Über die Wut in der Gesellschaft, den Homo optativus und den fehlenden Sinn im Leben
Juli Zeh hat jüngst im Cicero-Interview „Pädagogische Politik ist gefährlich“ von einem „transzendentalen Überforderungsphänomen“ gesprochen und dies wie folgt beschrieben: „Es ist in den westlichen Gesellschaften sehr vieles weggefallen an Orientierung von höheren Quellen, die irgendwie das Individuelle übersteigen, nennen wir es Schicksal oder nennen wir es Gott. Alles ist relativ, und der Einzelne ist grundsätzlich immer allein mit seinen Entscheidungen, die ganze Last der Welt ruht auf seinen Schultern. In einer solchen Situation fangen Menschen an, sich nach einer Form von Führung zu sehnen, die Demokratie nicht bieten kann und will.“ Diese Worte finden zu Ulrich Schnabels Artikel „Woher kommt die Wut?“ in der jüngsten Ausgaber der ZEIT, der den Kognitionswissenschaftler und Philosophen Alexander Batthyány wie folgt referiert:
„Bei der aktuellen Unzufriedenheit gehe es nicht um das Erreichen bestimmter Ziele, sondern häufig um ‚Ablehnung als Lebenshaltung‘. Denn diese gebe in einer Zeit großer Unsicherheit – so seltsam das klingen mag – eine gewisse innere Sicherheit. Für den Leiter des Viktor-Frankl-Forschungsinstituts, der in Wien und Budapest lehrt, lässt sich die politische Unzufriedenheit nur mit Blick auf tiefer liegende psychologische Mechanismen verstehen. Dazu zählen die verbreitete Angst vor Kontrollverlust ebenso wie das nagende Gefühl fehlender Sinnhaftigkeit, das viele Menschen umtreibe. ‚Gerade diese psychologischen Kräfte werden von den Strategen rechtsextremer Netzwerke gezielt ausgenutzt‘, sagt Batthyány. ‚Es ist fast beängstigend, mitanzusehen, wie die psychologischen Befunde gerade in die Praxis umgesetzt werden.'“
Der Chart zum Artikel „Unzufriedenheit und Zufriedenheit mit Demokratie“, der von Schnabel nicht erörtert worden ist, bietet einen eindrücklichen Beleg. Das Land mit der höchsten Demokratiezufriedenheit ist nicht etwa Schweden (75 %), sondern —– Indien (77 %). Angesichts von Armut und extremer sozialer Ungleichheit ist das nicht ohne weiteres für eine „westliche“ Logik erklärbar. Aber die karmabestimmte Welt- und Lebensanschauung lässt Lebens- wie auch Regierungsbedingungen als Fügungen leichter annehmen als dies einem individualisierten Homo optativus („Ich bin, was ich zu wählen weiß“) möglich ist.

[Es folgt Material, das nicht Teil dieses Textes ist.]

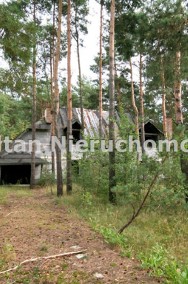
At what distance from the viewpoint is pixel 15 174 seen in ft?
79.4

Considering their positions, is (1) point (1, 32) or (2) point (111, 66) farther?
(2) point (111, 66)

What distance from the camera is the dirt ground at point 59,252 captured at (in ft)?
13.6

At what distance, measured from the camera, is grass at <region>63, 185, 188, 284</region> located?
167 inches

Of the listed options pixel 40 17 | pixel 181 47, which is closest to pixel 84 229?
pixel 181 47

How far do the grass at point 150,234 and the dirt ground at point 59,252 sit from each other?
0.22m

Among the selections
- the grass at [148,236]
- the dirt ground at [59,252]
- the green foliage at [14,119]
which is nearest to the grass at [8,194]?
the grass at [148,236]

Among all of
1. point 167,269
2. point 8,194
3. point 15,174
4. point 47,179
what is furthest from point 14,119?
point 167,269

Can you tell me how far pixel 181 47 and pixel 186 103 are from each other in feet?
69.9

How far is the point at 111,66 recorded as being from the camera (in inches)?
432

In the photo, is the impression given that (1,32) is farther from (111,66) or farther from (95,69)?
(95,69)

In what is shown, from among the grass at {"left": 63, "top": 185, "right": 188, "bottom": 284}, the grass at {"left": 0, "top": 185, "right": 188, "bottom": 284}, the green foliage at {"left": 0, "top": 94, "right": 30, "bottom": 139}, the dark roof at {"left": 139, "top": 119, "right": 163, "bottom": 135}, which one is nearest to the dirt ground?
the grass at {"left": 0, "top": 185, "right": 188, "bottom": 284}

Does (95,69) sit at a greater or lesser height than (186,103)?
greater

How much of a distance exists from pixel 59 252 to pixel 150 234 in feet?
7.82

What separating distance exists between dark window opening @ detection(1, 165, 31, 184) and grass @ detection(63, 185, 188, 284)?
46.1ft
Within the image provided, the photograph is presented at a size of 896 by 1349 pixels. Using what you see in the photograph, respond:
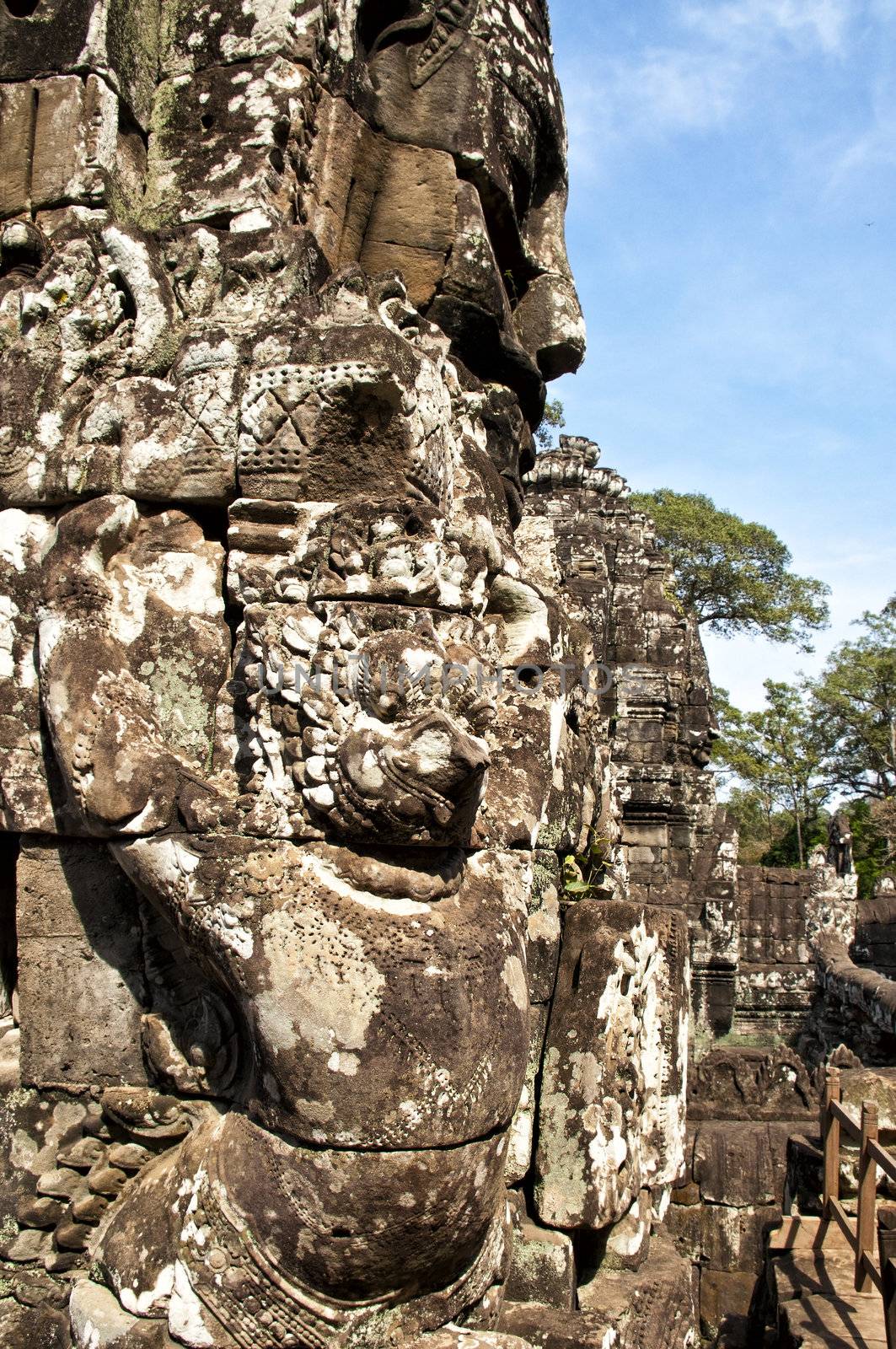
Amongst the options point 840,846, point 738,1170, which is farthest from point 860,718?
point 738,1170

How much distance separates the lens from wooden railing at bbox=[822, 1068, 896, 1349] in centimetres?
399

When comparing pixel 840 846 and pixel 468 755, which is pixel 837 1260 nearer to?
pixel 468 755

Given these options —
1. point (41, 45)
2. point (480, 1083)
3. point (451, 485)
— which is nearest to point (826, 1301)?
point (480, 1083)

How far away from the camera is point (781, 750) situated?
34656 mm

Der Homo optativus sieht sich in der gegenwärtigen gesellschaftlichen Situation um seine Wahlmöglichkeiten gebracht und kommt mit Einschränkungen, Widerfahrnissen sowie Zumutungen schwerlich zurecht. In der ge-äußerten Wut als Lebenshaltung vergemeinschaftet er sich mit Gleichgesinnten. Dazu noch einmal Schnabel:
„Für solche ‚emotionalen Kurzschlüsse‘ sind aber aus Sicht von Alexander Batthyány noch weitere psychologische Mechanismen verantwortlich. Der wichtigste davon hat mit dem Bedürfnis nach Sinnhaftigkeit zu tun: zu wissen, wohin man gehöre, wozu das eigene Leben gut sei. Das, sagt Batthyány, sei ein grundlegendes menschliches Anliegen. Bleibe es unerfüllt, sei das ein idealer Ausgangspunkt, um eine Wutstimmung anzuheizen. […] ‚Die Erfahrung der Wut ist geradezu ein Ersatz für die Erfahrung von Sinn‘, glaubt der Forscher. Das gelte besonders, wenn man sich mit anderen Wütenden zusammenschließe. ‚Man erfährt sich als Gemeinschaft, die einen höheren Auftrag verfolgt – lauter Zutaten eines sinnerfüllten Lebens, nur unter umgekehrten Vorzeichen.‘ Diese Art von Fanatisierung sei jedenfalls ‚eine der einfachsten und historisch vielfach erprobten Wege der Mobilisierung einer haltlosen und verunsicherten Masse.'“
Wohlfahrtsstaatliche Politik im demokratischen Gewand kann Menschen eben nicht den Sinn ihres Lebens garantieren und taugt auch nicht als Ersatzreligion.